Job: Return every line verbatim, from the line containing "What quantity of" down to the end of the rows.

**** Records shown ****

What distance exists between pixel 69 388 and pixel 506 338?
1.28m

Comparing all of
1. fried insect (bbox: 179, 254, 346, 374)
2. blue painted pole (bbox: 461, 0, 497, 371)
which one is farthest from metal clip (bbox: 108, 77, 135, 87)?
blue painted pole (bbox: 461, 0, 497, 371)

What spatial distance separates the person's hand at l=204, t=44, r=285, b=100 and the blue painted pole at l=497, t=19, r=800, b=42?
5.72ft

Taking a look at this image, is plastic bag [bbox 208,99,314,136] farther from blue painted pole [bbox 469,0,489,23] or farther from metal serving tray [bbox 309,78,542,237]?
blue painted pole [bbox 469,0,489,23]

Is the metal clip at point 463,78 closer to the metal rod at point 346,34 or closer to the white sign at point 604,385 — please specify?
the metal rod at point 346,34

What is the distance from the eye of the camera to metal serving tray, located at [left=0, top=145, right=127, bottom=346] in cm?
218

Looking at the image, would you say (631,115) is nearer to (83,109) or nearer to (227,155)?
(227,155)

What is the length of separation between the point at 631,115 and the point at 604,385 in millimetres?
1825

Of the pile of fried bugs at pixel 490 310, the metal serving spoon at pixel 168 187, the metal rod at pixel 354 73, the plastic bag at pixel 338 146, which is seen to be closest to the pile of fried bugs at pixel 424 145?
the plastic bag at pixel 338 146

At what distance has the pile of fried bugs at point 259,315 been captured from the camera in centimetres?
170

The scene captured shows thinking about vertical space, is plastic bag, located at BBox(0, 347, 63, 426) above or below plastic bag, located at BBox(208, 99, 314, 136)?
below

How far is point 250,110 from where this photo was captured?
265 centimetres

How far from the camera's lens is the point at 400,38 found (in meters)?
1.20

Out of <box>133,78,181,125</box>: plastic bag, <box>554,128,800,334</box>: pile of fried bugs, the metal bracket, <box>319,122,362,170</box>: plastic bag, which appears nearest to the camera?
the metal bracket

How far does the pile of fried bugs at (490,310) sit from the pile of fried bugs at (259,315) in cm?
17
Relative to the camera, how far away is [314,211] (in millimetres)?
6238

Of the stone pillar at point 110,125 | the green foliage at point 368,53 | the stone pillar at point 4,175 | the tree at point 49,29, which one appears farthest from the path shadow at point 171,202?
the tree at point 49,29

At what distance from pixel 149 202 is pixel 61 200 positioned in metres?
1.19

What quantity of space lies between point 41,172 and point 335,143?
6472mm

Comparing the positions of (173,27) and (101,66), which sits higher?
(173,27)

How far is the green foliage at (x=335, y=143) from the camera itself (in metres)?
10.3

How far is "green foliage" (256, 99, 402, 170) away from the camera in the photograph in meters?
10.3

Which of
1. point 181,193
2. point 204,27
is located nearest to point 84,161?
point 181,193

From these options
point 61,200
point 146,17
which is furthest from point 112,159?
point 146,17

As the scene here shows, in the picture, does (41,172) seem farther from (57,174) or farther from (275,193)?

****

Expected answer:
What quantity of space lies between point 41,172 and point 335,143?
6472mm

Comparing the positions of (173,27) and (101,66), which sits higher?
(173,27)

How far is the green foliage at (x=335, y=143) from the camera itself (in metres)?
10.3

How far is "green foliage" (256, 99, 402, 170) away from the camera in the photograph in meters?
10.3

Which of
1. point 181,193
2. point 204,27
is located nearest to point 84,161?
point 181,193

From these options
point 61,200
point 146,17
which is furthest from point 112,159?
point 146,17

As the scene here shows, in the picture, does (41,172) seem farther from (57,174) or farther from (275,193)?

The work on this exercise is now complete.